Identifying active irrigated cropping

Keywords data used; landsat 8, datasets; landsat 8, surface temperature, data used; ERA5, datasets; ERA5, climate, temperature

Background

One of the well-known measures of plant health is canopy temperature. In conditions with limited water, it can be assumed transpiration decreases and plant temperature subsequently increases. This can often happen during periods of moisture stress in dryland (rainfed) cropping systems but can be overcome by water application in irrigated cropping systems.

In the field, canopy temperatures can be measured by handheld radiometers. This sort of data is used at a small scale to examine crop health and yield under a variety of conditions. At larger scales, an alternative method is to use surface temperature detected by satellites such as Landsat 8 to calculate similar metrics.
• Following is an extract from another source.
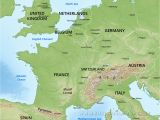 Physical Map Of Europe Mountains Europe Blank Physical Map Lgq Me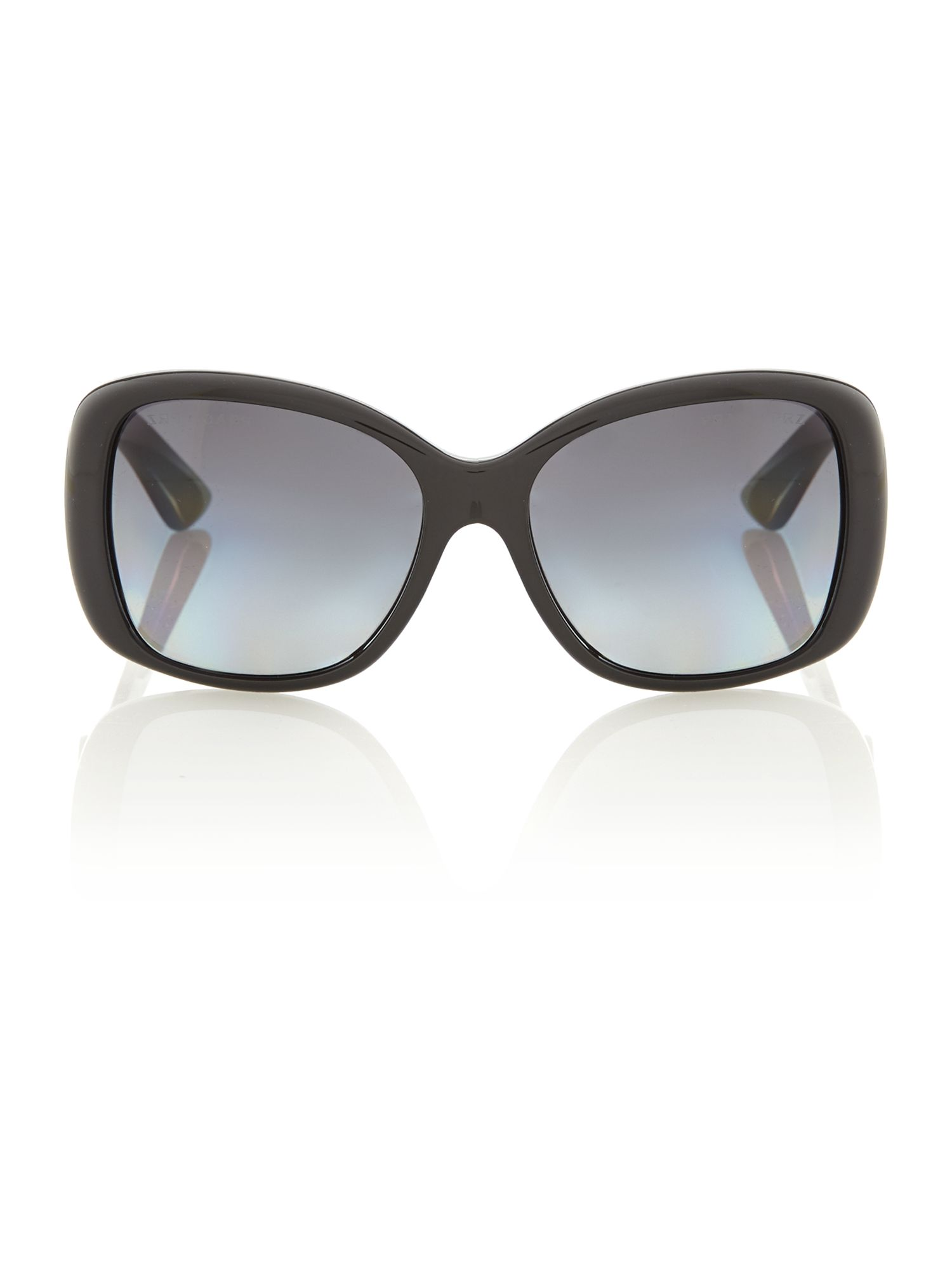 Ladies black polarised sunglasses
In this notebook, we will use \(\Delta T\) to differentiate between dryland and irrigated cropland, where \(\Delta T\) is:

\begin{equation} \Delta T = T_c - T_a \end{equation}

where

  • \(T_c\) is crop canopy temperature

  • \(T_a\) is air temperature

Lower \(\Delta T\) is associated with higher rates of transpiration as evaporative cooling from transpiration cools the canopy, while higher \(\Delta T\) indicates lower rates of transpiration and thereby moisture stress.

In this case, we will use measurements of air temperature modelled by ERA5 to approximate \(T_a\) and the Landsat surface temperature product to approximate \(T_c\).

Description

In this notebook, we calculate \(\Delta T\) and visualise over irrigated areas.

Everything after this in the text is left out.